Skip to content

Conversation

@lossyrob
Copy link
Owner

@lossyrob lossyrob commented Dec 3, 2025

[Workflow Handoffs] Intelligent Stage Navigation and Workflow Resumption

Summary

This PR implements the Workflow Handoffs feature, transforming PAW from a manual stage-navigation system into an intelligent, guided workflow with three automation levels. Previously, users had to manually navigate between stages—completing a specification, then navigating to the correct prompt file in .paw/work/<slug>/prompts/, and manually executing it. This created friction that hindered adoption, especially when returning to a workflow after days or weeks away.

With Workflow Handoffs, when a PAW agent completes its work, it presents clear, actionable next steps. Users can type simple commands like research or implement Phase 2 to instantly transition to the appropriate agent in a fresh chat session, with all context automatically carried forward through the Work ID.

Key capabilities introduced:

  1. Contextual Stage Transitions — Agents present formatted next-step options with commands like research, code, implement Phase 2, status. Users type simple commands to transition to appropriate agents.

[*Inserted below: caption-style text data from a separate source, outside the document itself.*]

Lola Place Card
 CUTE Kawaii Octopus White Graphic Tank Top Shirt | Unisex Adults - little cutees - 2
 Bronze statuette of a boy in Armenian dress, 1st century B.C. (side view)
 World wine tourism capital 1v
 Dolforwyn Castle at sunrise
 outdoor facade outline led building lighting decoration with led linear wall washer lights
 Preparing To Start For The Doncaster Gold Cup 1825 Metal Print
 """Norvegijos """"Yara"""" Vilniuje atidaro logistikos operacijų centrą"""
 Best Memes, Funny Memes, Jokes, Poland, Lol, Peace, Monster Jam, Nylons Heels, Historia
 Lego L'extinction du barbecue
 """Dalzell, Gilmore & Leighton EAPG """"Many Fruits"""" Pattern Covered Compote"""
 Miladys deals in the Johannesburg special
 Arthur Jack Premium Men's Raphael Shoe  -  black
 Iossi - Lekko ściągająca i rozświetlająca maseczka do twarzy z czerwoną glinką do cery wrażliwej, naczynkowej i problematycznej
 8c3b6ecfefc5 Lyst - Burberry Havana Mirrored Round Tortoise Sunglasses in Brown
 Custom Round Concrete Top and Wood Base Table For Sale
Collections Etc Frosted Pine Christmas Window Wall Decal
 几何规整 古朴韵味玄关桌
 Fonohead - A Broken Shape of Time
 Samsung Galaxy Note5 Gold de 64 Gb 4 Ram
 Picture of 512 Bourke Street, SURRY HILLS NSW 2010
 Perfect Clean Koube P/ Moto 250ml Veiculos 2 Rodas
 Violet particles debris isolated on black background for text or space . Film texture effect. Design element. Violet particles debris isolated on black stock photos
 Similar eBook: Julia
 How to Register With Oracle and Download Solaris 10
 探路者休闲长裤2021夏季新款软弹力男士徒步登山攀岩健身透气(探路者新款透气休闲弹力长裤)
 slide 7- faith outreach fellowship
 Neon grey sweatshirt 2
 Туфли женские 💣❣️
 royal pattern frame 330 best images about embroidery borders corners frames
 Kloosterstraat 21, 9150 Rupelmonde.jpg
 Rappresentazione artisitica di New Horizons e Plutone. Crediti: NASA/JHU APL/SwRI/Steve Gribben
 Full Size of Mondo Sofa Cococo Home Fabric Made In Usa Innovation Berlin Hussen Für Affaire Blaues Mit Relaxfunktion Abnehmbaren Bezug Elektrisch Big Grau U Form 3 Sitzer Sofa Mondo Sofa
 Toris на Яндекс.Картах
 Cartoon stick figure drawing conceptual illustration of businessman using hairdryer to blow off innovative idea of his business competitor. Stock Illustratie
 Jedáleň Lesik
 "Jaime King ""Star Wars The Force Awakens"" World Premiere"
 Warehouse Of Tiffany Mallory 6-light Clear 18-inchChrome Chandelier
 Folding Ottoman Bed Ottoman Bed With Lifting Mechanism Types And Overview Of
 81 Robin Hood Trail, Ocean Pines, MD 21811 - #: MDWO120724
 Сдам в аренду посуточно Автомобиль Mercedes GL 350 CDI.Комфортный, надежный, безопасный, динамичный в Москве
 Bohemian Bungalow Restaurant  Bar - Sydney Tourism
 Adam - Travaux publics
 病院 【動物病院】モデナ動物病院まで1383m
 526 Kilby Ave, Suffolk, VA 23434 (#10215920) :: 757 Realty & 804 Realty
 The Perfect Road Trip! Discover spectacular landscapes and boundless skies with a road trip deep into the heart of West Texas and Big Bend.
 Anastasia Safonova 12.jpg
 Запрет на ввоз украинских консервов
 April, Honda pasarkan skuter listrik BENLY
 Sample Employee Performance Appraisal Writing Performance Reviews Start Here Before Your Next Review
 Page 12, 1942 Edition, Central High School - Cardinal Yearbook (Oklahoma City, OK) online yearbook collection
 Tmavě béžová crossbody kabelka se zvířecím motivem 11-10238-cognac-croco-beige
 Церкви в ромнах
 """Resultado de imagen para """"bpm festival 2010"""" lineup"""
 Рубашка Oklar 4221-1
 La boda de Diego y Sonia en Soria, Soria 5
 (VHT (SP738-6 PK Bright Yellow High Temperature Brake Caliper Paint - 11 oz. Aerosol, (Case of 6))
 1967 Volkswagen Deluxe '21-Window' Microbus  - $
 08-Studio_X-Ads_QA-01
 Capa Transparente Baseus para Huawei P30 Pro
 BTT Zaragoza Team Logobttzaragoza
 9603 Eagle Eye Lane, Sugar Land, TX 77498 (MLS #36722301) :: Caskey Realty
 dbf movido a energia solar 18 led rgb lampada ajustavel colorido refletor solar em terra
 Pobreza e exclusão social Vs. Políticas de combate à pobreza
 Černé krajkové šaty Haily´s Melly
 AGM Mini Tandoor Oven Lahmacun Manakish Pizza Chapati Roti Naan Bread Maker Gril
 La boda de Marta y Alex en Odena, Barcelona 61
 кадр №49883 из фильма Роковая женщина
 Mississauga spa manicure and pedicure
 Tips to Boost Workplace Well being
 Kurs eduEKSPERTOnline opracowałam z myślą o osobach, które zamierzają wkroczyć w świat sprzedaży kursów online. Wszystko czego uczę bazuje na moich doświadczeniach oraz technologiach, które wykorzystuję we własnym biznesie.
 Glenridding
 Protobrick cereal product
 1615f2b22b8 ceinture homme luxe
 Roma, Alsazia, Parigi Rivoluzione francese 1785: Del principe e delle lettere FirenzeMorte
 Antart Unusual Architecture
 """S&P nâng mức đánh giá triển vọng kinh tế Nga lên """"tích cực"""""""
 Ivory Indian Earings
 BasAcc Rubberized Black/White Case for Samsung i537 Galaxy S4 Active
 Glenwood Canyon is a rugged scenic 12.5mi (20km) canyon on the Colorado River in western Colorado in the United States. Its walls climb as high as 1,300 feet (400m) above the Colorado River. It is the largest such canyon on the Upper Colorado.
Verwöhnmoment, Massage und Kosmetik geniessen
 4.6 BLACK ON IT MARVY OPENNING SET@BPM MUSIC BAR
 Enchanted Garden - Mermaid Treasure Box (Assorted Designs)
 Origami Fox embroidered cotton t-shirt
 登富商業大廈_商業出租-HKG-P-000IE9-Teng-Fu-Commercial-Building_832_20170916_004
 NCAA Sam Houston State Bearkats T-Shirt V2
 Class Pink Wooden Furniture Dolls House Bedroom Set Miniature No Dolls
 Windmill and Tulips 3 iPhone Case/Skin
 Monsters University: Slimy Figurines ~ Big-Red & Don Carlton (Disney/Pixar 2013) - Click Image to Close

  2. Three Handoff Modes — WorkflowContext.md includes a "Handoff Mode" field (manual/semi-auto/auto):

    • Manual: Full control - you command each stage transition
    • Semi-Auto: Thoughtful automation - automatic at research/review, pause at decisions
    • Auto: Full automation - agents chain through all stages (local strategy required)
  3. Enhanced Status Agent — Users can ask "where am I?" and receive comprehensive analysis including completed artifacts, current phase progress, git divergence, PR status, and actionable next steps.

  4. Dynamic Prompt Generation — Prompts are generated on-demand via paw_generate_prompt tool only when customization is needed, reducing filesystem noise.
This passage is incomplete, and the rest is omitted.